SIADH as an uncommon presentation of olfactory neuroblastoma: a case-based overview.

Abstract

Background: Olfactory neuroblastoma (ONB) is a rare malignant neuroectodermal tumour that usually arises in the nasal cavity, typically presenting with unilateral nasal obstruction and epistaxis. In rare instances, ONB can manifest as a paraneoplastic syndrome of inappropriate antidiuretic hormone (SIADH) secretion, leading to hyponatraemia.

Case presentation: We describe a 42-year-old woman with a 4-year history of cyclical, symptomatic hyponatraemia characterised by intermittent episodes of dizziness, severe headaches and marked fatigue, initially without overt nasal or otolaryngological symptoms. Investigations confirmed SIADH, yet repeated imaging (including thoracic CT and FDG PET-CT) failed to identify a source. Eventually, a ⁶⁸Ga-DOTANOC PET-CT revealed an isolated lesion in the left ethmoid region. Surgical resection via an endoscopic approach confirmed the diagnosis of a Hyams grade 1 ONB. Following complete tumour removal, the patient's hyponatraemia resolved.

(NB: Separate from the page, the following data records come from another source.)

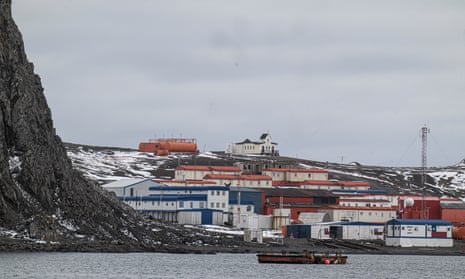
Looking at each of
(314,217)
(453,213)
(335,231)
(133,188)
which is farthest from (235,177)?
(335,231)

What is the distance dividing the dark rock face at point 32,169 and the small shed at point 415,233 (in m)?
38.8

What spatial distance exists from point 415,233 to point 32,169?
174 feet

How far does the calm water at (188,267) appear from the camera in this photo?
96312 millimetres

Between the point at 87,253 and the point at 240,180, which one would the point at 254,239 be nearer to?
the point at 87,253

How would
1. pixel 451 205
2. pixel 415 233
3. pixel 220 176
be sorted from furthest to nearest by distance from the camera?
pixel 220 176
pixel 451 205
pixel 415 233

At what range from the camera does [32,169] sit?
116 m

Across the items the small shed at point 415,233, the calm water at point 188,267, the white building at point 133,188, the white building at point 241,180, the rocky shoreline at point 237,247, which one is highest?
the white building at point 241,180

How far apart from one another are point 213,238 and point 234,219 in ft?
73.5

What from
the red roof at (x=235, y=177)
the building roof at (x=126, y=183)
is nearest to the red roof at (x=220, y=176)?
the red roof at (x=235, y=177)

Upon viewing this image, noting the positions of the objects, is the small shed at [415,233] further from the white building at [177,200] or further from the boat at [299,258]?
the boat at [299,258]

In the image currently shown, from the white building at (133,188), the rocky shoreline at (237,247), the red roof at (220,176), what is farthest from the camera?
the red roof at (220,176)

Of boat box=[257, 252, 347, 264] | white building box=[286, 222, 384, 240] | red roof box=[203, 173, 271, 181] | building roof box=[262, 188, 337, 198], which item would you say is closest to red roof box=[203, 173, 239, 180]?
red roof box=[203, 173, 271, 181]

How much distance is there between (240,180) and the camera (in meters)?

Literature review: ONB accounts for <3% of nasal tumours and can present with non-specific symptoms, delaying diagnosis. Most patients have a typical combination of nasal obstruction and epistaxis, but paraneoplastic SIADH is reported in about 2% of cases. Complete surgical excision is the cornerstone of therapy, often accompanied by radiotherapy or chemotherapy for higher-grade lesions. Recent advances suggest that somatostatin receptor imaging and targeted radionuclide therapy might benefit select patients, particularly those with unresectable or recurrent disease.

Conclusion: This case highlights the importance of considering ONB in patients with unexplained SIADH, especially when initial investigations are inconclusive. It also underscores the utility of ⁶⁸Ga-DOTANOC PET-CT in detecting occult neuroendocrine tumours, and reinforces the value of prompt surgical intervention for definitive treatment.